In conjunction with the Freiberg University of Mining and Technology, Audi's environmental fund has been studying new techniques for extracting high-tech metals and so-called rare piles of earth, which are essential for cutting-edge technologies like glass fibers, solar cells, and semiconductors. Raw materials must be extracted from mines in a manner that is both environmentally friendly and sustainable.

Raw metals are scarce and expensive. They will play a role in many upcoming technologies, from artificial intelligence to electric vehicles. Many metals used in technology, such as indium and germanium, as well as cobalt, lithium, and rare metals, are classified as critical raw materials for EU 2020. This list of economically significant raw materials with high supply risk can help negotiate trade deals and encourage research, new ideas, and sustainable extraction.

There are only a handful of governments that have access to many of the essential raw materials. They are dispersed inconveniently across the globe and are notoriously difficult to reach. Sometimes they are found in quantities too small to make extraction worthwhile. Also, mining has significant adverse effects on the natural world. As a result, the Audi Environmental Foundation and the Institute for Thermal Process Engineering and Environmental and Natural Materials Process Engineering at Germany's Freiberg University of Mining and Technology have teamed up to develop new strategies for extracting raw materials. 

How can mining be made more environmentally friendly? This was the question that framed the 2-year study. Here, the researchers have used their theoretical knowledge in a research mine that mimics real-world conditions.

The goal is to extract technologically essential minerals from the ore without resorting to destructive methods like massive blasting. This process is less invasive than traditional ore mining techniques, much like modern surgical procedures. That has many benefits: there is no need for hefty machinery, very little electricity or chemicals are required, and no harm is done to the natural environment. Chief executive officer of the Audi Environmental Foundation Rüdiger Recknagel explains the process, praising it for being "environmentally friendly and innovative" because it allows for the extraction of only small amounts of ore while minimizing the need for large-scale mining operations. Because of this, there is more independence from outside sources, which makes supply security better.

So-called in-situ bio-leaching is a process that has been developed and optimized in the lab before being put through its paces in the research mine at Freiberg University of Mining and Technology. To that end, the scientists don't make any holes in the mine's ore passage. The raw material elements are extracted from the ore through leaching, which employs microorganisms to break down the ore's structure. The mine already contains these microorganisms. According to Roland Haseneder of the Institute for Thermal Process Engineering, Environmental and Natural Materials Process Engineering, "For us, the bacteria are the little miners who help to transfer the metal ions into a solution." Some of the mineral components are broken up in this way.

The professionals utilize a direct two-stage membrane processing method in addition to this step. On-site work eliminates "transportation costs and logistics," as Haseneder puts it. As part of the circular economy, the facility also recycles the microorganisms by putting them back into the leaching process.

Indium and germanium will be isolated and concentrated from a complex mixture for further use.
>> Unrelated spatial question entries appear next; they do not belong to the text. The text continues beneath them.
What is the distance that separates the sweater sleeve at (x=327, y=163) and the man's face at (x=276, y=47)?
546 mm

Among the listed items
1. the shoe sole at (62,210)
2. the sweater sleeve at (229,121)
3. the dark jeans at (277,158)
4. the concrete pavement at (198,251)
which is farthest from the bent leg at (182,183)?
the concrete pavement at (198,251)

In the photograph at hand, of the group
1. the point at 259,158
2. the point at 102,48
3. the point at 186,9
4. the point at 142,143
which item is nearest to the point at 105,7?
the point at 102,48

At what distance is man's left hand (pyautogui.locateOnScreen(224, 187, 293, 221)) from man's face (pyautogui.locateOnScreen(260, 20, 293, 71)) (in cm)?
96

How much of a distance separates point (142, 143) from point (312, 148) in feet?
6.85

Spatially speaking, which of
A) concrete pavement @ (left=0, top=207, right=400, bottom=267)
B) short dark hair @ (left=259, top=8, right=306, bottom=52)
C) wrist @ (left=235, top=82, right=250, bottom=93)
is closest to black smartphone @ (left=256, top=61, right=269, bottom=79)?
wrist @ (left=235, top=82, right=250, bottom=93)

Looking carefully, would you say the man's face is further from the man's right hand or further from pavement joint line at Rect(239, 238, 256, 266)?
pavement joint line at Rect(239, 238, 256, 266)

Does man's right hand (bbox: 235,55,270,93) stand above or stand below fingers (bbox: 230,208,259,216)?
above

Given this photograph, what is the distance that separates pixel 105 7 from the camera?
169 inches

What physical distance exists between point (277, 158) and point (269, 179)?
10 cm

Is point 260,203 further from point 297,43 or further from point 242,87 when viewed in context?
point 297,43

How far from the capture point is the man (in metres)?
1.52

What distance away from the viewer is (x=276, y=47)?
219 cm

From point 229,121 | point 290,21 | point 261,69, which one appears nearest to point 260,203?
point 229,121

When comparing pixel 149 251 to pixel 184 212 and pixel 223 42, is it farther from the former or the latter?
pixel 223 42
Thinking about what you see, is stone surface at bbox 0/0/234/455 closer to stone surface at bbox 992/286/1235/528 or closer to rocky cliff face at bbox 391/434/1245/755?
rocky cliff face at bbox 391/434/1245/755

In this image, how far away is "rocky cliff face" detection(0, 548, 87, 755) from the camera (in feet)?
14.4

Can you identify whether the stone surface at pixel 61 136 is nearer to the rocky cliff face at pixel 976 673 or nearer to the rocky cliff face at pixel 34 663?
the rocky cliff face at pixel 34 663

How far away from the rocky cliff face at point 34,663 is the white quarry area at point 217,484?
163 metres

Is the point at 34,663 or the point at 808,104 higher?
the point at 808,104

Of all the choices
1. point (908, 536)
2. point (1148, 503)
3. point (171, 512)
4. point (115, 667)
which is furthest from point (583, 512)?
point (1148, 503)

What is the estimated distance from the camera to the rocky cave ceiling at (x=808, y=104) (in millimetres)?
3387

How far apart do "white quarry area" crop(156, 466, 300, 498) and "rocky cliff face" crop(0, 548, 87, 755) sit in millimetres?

Flat screens, touchscreens, navigation systems, fiberglass technology, computer chips, solar panels, and car bearings rely on these two strategic metals.

The specialists were curious about how the system would fare 147 meters underground, where the humidity is over 90%, the temperature is only 10 degrees Celsius, and the dripping water is acidic. Crucial factors included the make-up of the bacterial solution, the degree to which it was enriched with the target elements, the parameters of the processing used, and the yield of the desired parts. The various tests may provide evidence of how well the system works. To achieve a higher degree of separation, "we have adapted the pressure, the flow rate, and the cleaning processes," as Haseneder puts it. The germanium excretion effect has been boosted by 20% compared to controlled laboratory conditions.

Other elements, such as cobalt, can be found in different deposit sites, but we will need to use a sustainable extraction process to get them in the future. As such, it is well fit for use in old mines that use the preexisting infrastructure to extract raw material elements from poor ore (ore types with a low content of raw materials) and secondary raw materials. Haseneder adds that the method can be applied to other problems, including urban mining. The Freiberg University of Mining and Technology researchers actively seek compatible international collaboration partners. The long-term goal is to spread non-destructive mining techniques worldwide.

Audi's environmental foundation supports innovative scientific studies as part of its mission to improve the world. The foundation's mission is to aid in environmental preservation by developing and disseminating strategies for sustainable conduct. The foundation is dedicated to protecting the natural habitats of humans, animals, and plants and supporting the research and development of environmentally friendly technologies. It is a wholly-owned subsidiary of AUDI AG and was established in 2009 as part of the company's dedication to the community and the environment.

Conclusion

All raw materials must be extracted from mines in a manner that is both environmentally friendly and sustainable.